O AVASSALADOR processo de crescimento de São Paulo gerou a destruição de importantes bens culturais sob o argumento de que "era o preço do progresso". A cidade foi sendo privada de edifícios representativos, mirantes e paisagens, ficando sem memória nem identidade, mais feia e cinzenta.
A criação do Iphan e do tombamento em 1937 teve pequeno impacto na cidade, pois o órgão esteve voltado à proteção dos bens de interesse nacional representativos do período colonial, que, em São Paulo, se limitavam a poucas igrejas e casas bandeiristas.
O núcleo colonial já estava destruído e, depois, boa parte da cidade eclética foi arrasada pela verticalização.
Essa trajetória começou a ser interrompida nos anos 70, com o inventário dos bens de interesse arquitetônico realizado por Carlos Lemos e Benedito L. de Toledo, incluídos numa nova "zona" (Z8/200) em que as alterações passaram a ser limitadas.
A lei nº 10.032/85 criou uma legislação municipal abrangente, com a instituição do Conpresp, que atua de forma coerente com os preceitos nacionais. Apesar da composição equivocada (estabelecida por Jânio Quadros, que eliminou parte da representação da sociedade), da morosidade e de alguns posicionamentos discutíveis -caso da marquise do Ibirapuera-, o Conpresp cumpre seu papel, evitando a destruição do que resta da memória e da paisagem da cidade.
A legislação pode e deve ser aperfeiçoada. Porém, o PL 495/07, com exceção da fixação do prazo de 180 dias para o Conpresp decidir sobre o tombamento, não aponta o caminho correto para tal avanço, criando, ao contrário, uma sensação de risco ao patrimônio da cidade -particularmente num momento de aquecimento do mercado imobiliário- e um desgaste a mais para o legislativo paulistano. Por isso deve ser vetado pelo prefeito.
Ao transformar o Conpresp num órgão consultivo, delegando o tombamento ao prefeito e a atribuição de legislar sobre o entorno aos próprios vereadores, foram agredidas as disposições nacionais que tratam do patrimônio e perde-se uma oportunidade de melhorar a legislação e aperfeiçoar os instrumentos de preservação existentes no Plano Diretor, como a transferência do direito de construir.

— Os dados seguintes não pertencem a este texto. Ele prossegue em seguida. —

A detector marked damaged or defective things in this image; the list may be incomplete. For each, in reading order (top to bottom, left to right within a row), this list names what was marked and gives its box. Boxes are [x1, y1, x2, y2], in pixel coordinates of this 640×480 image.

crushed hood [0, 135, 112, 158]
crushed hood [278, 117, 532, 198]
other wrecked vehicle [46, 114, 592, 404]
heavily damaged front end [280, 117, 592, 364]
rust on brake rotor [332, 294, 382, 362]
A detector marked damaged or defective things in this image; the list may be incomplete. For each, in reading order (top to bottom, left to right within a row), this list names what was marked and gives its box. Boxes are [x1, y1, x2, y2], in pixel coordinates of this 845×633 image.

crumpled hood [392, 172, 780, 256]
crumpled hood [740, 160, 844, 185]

Legislação federal consolidou a competência do Executivo sobre a proteção ao patrimônio, aceitando as normas do decreto-lei 25/1937, que estabelece que o tombamento é competência de entidades criadas pelo executivo, regra a ser obedecida em leis estaduais e municipais que tratem do assunto.
As restrições geradas pelo tombamento, incluindo o entorno, são atos técnicos decorrentes do valor de determinado bem, competindo ao órgão responsável o poder e o dever de proteger o patrimônio. É competência dos conselhos decidir sobre essa questão, uma vez identificado o valor do bem a ser protegido.

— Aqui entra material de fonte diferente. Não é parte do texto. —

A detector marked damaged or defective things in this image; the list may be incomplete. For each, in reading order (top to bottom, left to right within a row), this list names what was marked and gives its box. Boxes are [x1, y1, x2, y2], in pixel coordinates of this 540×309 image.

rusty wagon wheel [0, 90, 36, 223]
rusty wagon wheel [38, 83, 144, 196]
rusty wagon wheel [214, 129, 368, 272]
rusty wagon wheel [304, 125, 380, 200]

O tombamento e a definição de uma área envoltória alteram as leis urbanísticas sujeitas à aprovação dos Legislativos municipais. Isso, entretanto, não quer dizer que a proteção ao patrimônio deva passar a ser atribuição do Legislativo, em que a busca do consenso e os acordos políticos muitas vezes prevalecem sobre os aspectos técnicos. A proteção de um bem, incluindo sua área envoltória, não pode ser objeto de negociações e relativizações.
Por essa razão, a composição do Conpresp deve ser criteriosa. A participação da sociedade precisa ser ampliada, mas os conselheiros devem estar aptos a exercer a função e não ser representantes de interesses corporativos. A independência entre os Poderes deve ser observada, sendo inconstitucional um vereador representar o Legislativo num conselho do Executivo, como ocorre no Conpresp.
Por fim, é urgente o Executivo implementar a transferência do direito de construir dos imóveis preservados e da área envoltória, criado pelo Plano Diretor Estratégico. Com esse dispositivo, os proprietários dos imóveis que tiverem seu potencial construtivo reduzido poderão ser ressarcidos.
Cabe aos vereadores aperfeiçoar essa legislação, em que muito ainda pode ser feito, em vez de se envolver com um assunto que não é de competência do Legislativo.

 

NABIL BONDUKI , 52, arquiteto e urbanista, é professor de planejamento urbano na Faculdade de Arquitetura e Urbanismo da USP. Foi vereador de São Paulo pelo PT (2001-2004) e relator do Plano Diretor Estratégico na Câmara Municipal de São Paulo.